I'll leave Virginia out of this because I really didn't follow the race. But here in Metro NYC, we had two big, contiguous races. Both ended in landslides - but for candidates who couldn't be more different:
- Bill de Blasio is an unreserved progressive whose biggest policy plan is to tax the wealthy and use the funds for Pre-K.
- Chris Christie never met a tax on the wealthy he didn't want to slash. His biggest policy win over the last four years was reneging on his promises to public workers that he wouldn't touch their pensions. His biggest policy goal of the next term is undoubtedly to gut SFRA, NJ's school funding equity plan, putting urban school districts on a path to destruction.
Maybe my confusion comes from an admittedly narrow view: I keep wondering what all this means for teachers. The only guy in America who hates teachers more than Mike Bloomberg is, of course, Chris Christie. de Blasio - even though he didn't get the UFT's endorsement - seems much more amenable to the profession. Even with contract negotiations coming up, I can't imagine him going around comparing teachers to drug dealers, or making stupid comments about how we come from the bottom 20%.
□ □ □
■ **Goal of the exercise**:
Please say whether each statement agrees with the post on the two Metro NYC races, answering yes or no and quoting the deciding words: (a) Both races ended in landslides. (b) The writer followed the Virginia race closely. (c) de Blasio won the UFT's endorsement.

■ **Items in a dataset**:
□ □ □
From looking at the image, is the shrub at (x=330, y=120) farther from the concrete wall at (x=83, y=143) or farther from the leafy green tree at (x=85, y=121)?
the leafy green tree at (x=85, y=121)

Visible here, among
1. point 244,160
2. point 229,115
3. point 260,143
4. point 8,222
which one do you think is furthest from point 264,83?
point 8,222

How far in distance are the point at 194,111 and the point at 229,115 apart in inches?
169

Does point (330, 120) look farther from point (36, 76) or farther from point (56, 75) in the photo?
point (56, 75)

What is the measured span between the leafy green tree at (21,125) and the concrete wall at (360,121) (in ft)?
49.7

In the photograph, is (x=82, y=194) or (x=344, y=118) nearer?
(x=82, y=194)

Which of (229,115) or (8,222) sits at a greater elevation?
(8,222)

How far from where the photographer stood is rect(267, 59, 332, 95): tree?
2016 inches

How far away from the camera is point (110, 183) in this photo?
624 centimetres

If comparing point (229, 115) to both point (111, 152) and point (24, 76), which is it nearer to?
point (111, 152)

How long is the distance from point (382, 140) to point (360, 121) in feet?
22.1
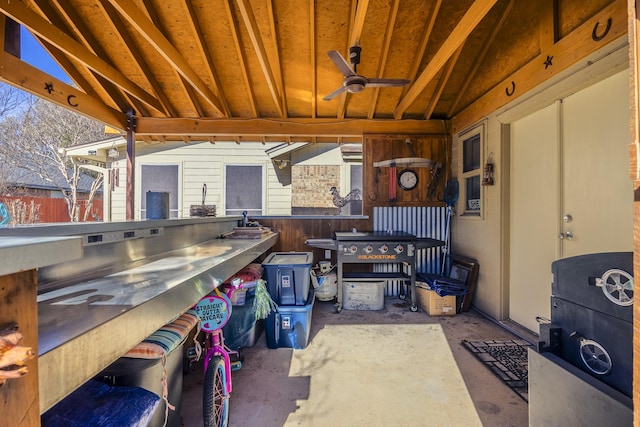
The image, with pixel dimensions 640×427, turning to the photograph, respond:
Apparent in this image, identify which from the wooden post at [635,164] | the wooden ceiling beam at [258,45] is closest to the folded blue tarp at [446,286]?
the wooden post at [635,164]

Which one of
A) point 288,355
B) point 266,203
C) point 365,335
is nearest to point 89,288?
point 288,355

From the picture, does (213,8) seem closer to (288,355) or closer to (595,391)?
(288,355)

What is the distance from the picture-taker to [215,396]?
198 centimetres

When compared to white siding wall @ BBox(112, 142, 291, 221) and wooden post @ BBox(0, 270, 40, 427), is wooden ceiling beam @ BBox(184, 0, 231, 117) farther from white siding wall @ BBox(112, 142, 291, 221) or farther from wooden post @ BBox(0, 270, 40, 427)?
wooden post @ BBox(0, 270, 40, 427)

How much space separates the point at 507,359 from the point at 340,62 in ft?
11.8

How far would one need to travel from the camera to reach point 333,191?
8164 millimetres

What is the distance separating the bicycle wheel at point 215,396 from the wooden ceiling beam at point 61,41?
3.75 metres

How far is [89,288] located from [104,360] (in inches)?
23.6

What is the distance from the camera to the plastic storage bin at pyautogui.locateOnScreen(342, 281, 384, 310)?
14.8 feet

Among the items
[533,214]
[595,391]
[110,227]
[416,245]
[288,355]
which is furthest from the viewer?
[416,245]

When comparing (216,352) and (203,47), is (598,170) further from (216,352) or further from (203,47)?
(203,47)

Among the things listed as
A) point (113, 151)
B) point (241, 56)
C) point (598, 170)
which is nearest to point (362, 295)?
point (598, 170)

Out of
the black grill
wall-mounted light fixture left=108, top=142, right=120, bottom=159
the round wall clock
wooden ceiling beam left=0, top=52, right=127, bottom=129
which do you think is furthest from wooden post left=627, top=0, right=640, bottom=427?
wall-mounted light fixture left=108, top=142, right=120, bottom=159

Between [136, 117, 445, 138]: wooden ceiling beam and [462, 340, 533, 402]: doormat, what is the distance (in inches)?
146
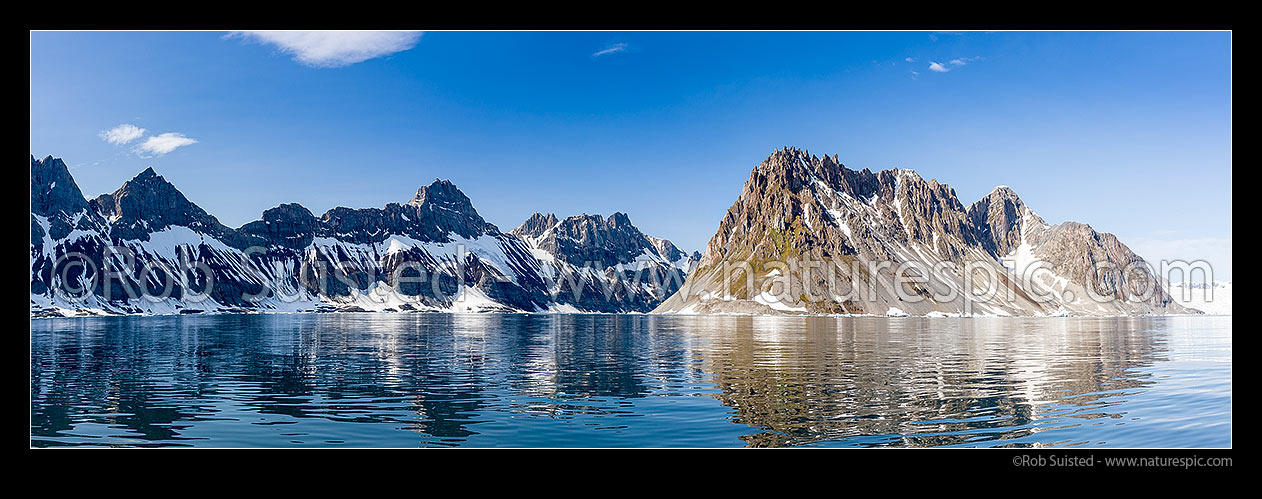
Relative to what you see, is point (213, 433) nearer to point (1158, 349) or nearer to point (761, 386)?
point (761, 386)

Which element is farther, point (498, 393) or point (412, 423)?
point (498, 393)

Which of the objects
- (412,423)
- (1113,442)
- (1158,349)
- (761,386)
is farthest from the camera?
(1158,349)

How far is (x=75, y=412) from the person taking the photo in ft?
155

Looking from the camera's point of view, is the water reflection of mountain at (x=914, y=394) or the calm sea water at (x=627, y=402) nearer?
the calm sea water at (x=627, y=402)

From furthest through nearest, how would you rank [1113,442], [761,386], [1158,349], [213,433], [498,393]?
[1158,349]
[761,386]
[498,393]
[213,433]
[1113,442]

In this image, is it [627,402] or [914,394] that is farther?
[914,394]

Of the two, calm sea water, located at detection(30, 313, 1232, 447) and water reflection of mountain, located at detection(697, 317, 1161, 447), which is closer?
calm sea water, located at detection(30, 313, 1232, 447)
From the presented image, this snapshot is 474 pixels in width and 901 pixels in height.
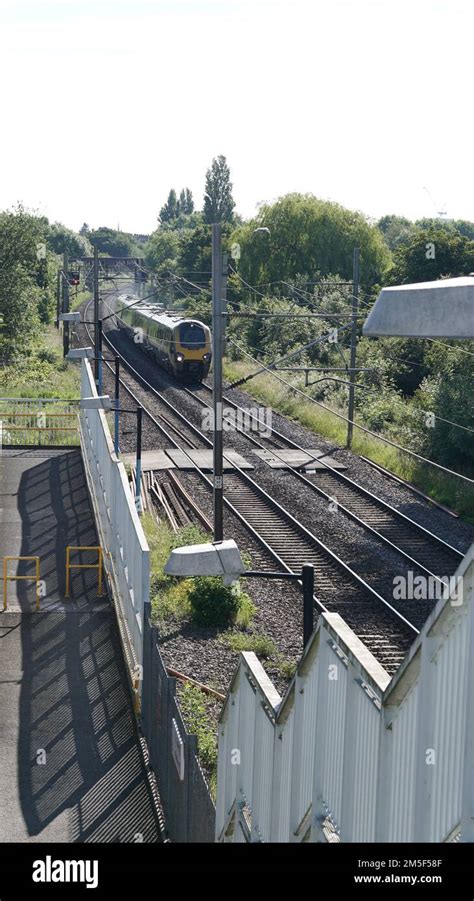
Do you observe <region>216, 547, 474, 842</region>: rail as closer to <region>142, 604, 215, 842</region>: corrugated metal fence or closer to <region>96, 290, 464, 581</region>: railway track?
<region>142, 604, 215, 842</region>: corrugated metal fence

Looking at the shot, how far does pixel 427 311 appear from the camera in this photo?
263 centimetres

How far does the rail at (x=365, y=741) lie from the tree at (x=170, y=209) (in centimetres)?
18432

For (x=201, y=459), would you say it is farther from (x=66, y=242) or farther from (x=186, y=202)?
(x=186, y=202)

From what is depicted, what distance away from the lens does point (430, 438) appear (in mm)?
29016

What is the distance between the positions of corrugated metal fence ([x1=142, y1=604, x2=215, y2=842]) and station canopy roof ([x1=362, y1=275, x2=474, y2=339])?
567cm

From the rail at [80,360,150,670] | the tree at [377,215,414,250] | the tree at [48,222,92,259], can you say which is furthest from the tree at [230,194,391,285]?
the tree at [48,222,92,259]

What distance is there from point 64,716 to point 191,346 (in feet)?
91.5

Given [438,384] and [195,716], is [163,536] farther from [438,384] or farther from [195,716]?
[438,384]

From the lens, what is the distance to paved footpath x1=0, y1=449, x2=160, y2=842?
421 inches

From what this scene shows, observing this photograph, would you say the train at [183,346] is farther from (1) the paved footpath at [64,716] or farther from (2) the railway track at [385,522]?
(1) the paved footpath at [64,716]

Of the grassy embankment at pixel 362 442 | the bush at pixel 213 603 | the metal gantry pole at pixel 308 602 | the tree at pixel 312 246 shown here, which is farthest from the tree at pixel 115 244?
the metal gantry pole at pixel 308 602

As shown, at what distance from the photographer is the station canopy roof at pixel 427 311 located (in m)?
2.57
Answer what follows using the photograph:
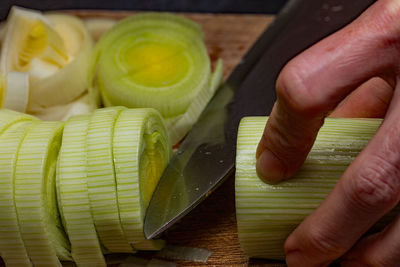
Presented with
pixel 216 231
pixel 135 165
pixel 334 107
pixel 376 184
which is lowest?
pixel 216 231

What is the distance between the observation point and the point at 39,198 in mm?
1562

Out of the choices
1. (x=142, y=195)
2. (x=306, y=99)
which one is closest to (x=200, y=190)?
(x=142, y=195)

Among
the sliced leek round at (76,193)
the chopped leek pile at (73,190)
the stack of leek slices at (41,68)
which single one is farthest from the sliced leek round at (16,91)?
the sliced leek round at (76,193)

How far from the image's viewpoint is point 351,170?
4.15 ft

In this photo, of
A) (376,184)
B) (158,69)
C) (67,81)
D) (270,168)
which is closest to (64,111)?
(67,81)

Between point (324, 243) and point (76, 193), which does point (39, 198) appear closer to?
point (76, 193)

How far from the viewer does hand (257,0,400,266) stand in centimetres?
123

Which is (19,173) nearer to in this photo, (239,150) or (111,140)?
(111,140)

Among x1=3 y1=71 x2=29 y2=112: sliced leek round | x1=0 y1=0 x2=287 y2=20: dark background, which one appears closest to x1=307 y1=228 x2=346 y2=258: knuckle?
x1=3 y1=71 x2=29 y2=112: sliced leek round

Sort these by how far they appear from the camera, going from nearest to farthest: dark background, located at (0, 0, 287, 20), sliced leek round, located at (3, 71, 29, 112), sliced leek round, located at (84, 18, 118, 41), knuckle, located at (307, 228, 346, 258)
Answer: knuckle, located at (307, 228, 346, 258) < sliced leek round, located at (3, 71, 29, 112) < sliced leek round, located at (84, 18, 118, 41) < dark background, located at (0, 0, 287, 20)

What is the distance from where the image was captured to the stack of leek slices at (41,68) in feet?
6.92

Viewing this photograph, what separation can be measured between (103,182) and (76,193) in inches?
3.7

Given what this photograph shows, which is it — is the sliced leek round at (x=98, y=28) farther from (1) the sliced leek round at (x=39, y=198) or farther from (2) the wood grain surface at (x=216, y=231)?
(2) the wood grain surface at (x=216, y=231)

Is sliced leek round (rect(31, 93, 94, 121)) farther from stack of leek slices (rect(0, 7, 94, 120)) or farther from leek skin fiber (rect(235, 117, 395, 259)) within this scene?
leek skin fiber (rect(235, 117, 395, 259))
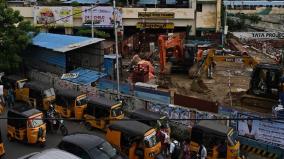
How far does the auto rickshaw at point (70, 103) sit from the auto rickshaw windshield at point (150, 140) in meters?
6.63

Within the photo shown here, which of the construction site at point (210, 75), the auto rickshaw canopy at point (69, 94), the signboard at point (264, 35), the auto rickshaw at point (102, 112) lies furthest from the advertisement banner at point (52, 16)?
the auto rickshaw at point (102, 112)

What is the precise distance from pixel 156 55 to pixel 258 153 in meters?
20.6

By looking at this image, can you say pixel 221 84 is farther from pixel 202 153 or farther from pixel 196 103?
pixel 202 153

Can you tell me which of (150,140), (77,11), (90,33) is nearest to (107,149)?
(150,140)

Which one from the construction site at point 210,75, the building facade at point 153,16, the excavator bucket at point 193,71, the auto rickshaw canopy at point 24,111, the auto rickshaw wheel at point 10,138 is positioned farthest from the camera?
the building facade at point 153,16

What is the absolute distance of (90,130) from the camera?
70.7 ft

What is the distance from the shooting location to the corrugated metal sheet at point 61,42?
98.1ft

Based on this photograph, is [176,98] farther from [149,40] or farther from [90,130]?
[149,40]

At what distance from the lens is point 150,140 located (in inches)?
658

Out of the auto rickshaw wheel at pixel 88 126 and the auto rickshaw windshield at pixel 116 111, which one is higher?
the auto rickshaw windshield at pixel 116 111

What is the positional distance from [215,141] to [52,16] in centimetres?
3282

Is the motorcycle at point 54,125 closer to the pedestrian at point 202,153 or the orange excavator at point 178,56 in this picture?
the pedestrian at point 202,153

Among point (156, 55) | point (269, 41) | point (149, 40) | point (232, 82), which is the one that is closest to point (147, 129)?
point (232, 82)

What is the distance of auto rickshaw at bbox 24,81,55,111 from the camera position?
24.4 m
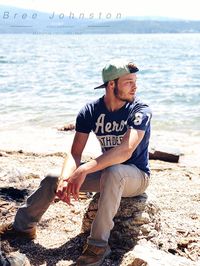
□ □ □
■ **Written response**:
(a) Yes: "Both ended in landslides"
(b) No: "I really didn't follow the race"
(c) No: "even though he didn't get the UFT's endorsement"